11. Canine Tick Infestations and Their Health Hazards - It Just Takes One
When dog owners think of parasitic infestations, they usually think of large colonies or clusters of pests.
However, it only takes one firmly attached tick to make even the healthiest of dogs ill. Some of the more common conditions and diseases that a tick can inflict upon your pet include:
- lyme disease
- rocky mountain spotted fever
- tick paralysis
While these represent the more popular and widespread diseases that a tick can carry, there are a variety of other conditions to look out for as well.
Ticks are often categorized together with fleas and other external parasites, however they can be far more dangerous that other pests that your dog may encounter.
One tick can make your dog miserable, and it is your job to make sure that you pet is free of these dangerous pests at all times. Also of great importance is the safety of yourself and other household members, as ticks can transfer from dogs to humans like most other external parasites can.
How Will I Know That My Dog Has Ticks?
Ticks are small, dark colored creatures that take on a round, full shape when attached to their hosts. Their bodies literally fill with blood as they continue to feed, therefore the longer a tick is attached to your dog, the larger it will get.
When a tick has matured and is feeding on your dog, it will remain in one place for an extended period of time. Unlike fleas, they can be removed one at a time. They are most often discovered during petting or brushing, but they can also be seen as hard lumps under newly raised tufts of hair.
More importantly, your dog will show signs of illness quite quickly after becoming infected. In a matter of days, your pet's health may be altered dramatically due to the attachment of just one tick.

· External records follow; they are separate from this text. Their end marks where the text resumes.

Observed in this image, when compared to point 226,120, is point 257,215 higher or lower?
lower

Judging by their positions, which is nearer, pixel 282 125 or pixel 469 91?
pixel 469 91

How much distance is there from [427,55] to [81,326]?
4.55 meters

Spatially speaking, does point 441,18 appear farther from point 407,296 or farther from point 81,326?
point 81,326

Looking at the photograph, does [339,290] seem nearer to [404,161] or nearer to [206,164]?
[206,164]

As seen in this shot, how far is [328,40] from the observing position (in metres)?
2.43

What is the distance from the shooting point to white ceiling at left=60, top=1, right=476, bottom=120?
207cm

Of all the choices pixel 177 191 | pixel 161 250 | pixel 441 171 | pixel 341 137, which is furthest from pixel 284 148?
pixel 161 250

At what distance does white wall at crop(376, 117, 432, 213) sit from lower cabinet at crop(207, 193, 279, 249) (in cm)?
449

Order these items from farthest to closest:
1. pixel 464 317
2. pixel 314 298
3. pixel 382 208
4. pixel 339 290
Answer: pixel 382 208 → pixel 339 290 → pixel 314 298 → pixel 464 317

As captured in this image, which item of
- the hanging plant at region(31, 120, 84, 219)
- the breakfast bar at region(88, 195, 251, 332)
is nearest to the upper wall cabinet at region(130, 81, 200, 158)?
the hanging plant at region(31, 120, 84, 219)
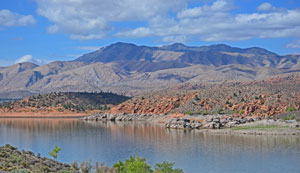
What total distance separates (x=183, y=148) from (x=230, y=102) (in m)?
39.0

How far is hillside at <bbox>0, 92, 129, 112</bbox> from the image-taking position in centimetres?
12862

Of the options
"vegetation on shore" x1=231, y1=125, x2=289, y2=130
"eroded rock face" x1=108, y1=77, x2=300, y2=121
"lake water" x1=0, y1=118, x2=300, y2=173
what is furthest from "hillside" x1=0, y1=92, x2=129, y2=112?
"vegetation on shore" x1=231, y1=125, x2=289, y2=130

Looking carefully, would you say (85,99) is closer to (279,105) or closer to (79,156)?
(279,105)

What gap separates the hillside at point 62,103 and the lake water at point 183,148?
5844 centimetres

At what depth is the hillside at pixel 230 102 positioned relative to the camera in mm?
80000

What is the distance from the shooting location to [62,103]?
436ft

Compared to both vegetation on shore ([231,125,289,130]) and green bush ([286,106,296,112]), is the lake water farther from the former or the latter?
green bush ([286,106,296,112])

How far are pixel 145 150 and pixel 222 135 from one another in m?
19.0

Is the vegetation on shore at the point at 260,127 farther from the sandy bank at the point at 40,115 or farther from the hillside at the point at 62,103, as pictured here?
the hillside at the point at 62,103

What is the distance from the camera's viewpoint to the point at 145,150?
165ft

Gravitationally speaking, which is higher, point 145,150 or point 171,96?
point 171,96

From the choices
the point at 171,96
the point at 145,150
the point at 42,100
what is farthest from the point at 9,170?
Result: the point at 42,100

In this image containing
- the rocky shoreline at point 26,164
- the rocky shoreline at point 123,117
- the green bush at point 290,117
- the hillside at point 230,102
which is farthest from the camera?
the rocky shoreline at point 123,117

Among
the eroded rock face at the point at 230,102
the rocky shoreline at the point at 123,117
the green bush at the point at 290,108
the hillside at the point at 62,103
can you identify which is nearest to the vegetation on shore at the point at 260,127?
the eroded rock face at the point at 230,102
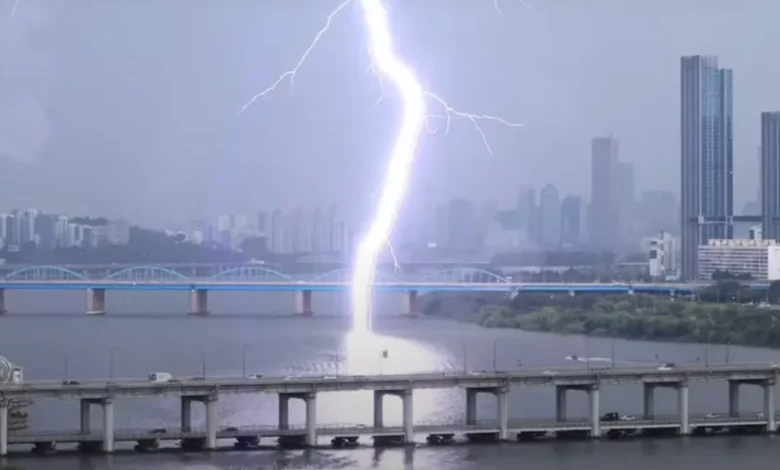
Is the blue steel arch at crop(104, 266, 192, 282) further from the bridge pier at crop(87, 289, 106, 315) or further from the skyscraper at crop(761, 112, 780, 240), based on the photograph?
the skyscraper at crop(761, 112, 780, 240)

Therefore, it is imperative that you are aware of what symptoms to be on the lookout for. Some of the most common signs of a tick problem include:
- loss of motor function
How Can a Tick be Removed?
Tick removal is absolutely essential. Once a tick is attached, however, it can be very difficult to remove it. Removal without inflicting pain upon the dog itself can also be a bit challenging, as well. Understand that the pest is tightly attached to your dog, and it is excreting a saliva that prevents the blood from clotting while it feeds.
This saliva also works as a very effective bonding agent, and pulling a parasite that is so very well attached to your dog can cause unnecessary pain if not done properly. For this process, have the following items on hand:
- sterile, disposable gloves
- plastic grocery bag or any bag that can be tied
- rubber tipped tweezers
- antibiotic ointment
- cotton balls
To begin, separate the hairs immediately surrounding the tick, creating a more open work area. Place the ends of the rubber tipped tweezers on each side of the tick's center, carefully apply light pressure. Do not remove the tick with the tweezers, as rupture without removal may occur.
After the tick has been isolated with the tweezers, place two fingers as far underneath the tick's body as possible. Pull it out as firmly and quickly as possible, making sure that your grip is not loose. When it is removed, place into several tissues and mash down until it has ruptured.
Place the tissue and tick into the plastic bag, tie it together, and dispose of immediately in a closed container (an outside garbage can is best). Immediately after removing the tick, wipe the affected area with a cotton ball that is covered with antibiotic ointment.
Proper Tick Prevention is Vital to Your Dog's Health
The effects of diseases that can be caused by frequent exposure to ticks can be very harmful for your dog, especially over an extended period of time. These infections are unnecessary, and they can often be avoided by simply minimizing outdoor exposure.
Ticks are most often found in thick vegetation and high grass, so rural pet owners are more likely to deal with tick problems regularly. While removal is one treatment approach, the removal of a tick is often a bit painful for a dog. Also, ticks may not be discovered until they have done a great deal of damage.
The best way to ensure your dog's health is through medical preventative treatments. These treatments are simple and convenient for both your and your pet. They usually come in the form of liquids that are applied directly to the fur. It is best to first remove any existing ticks before applying these medicines, as they may take several days to become fully effective.
They are generally used more for prevention rather than for treatment of an already existing condition. While you can purchase tick prevention treatments at most pet stores, it is best to consult your veterinarian's office for the most effective treatments. Not all tick care products are very effective, therefore purchasing your dog's products from your vet is highly recommended.
For further protection, thoroughly clean and examine all parts of your home after an infestation has been treated. Whenever possible during the clean up process, use a product containing bleach or an antibacterial ingredient to promote deeper cleansing.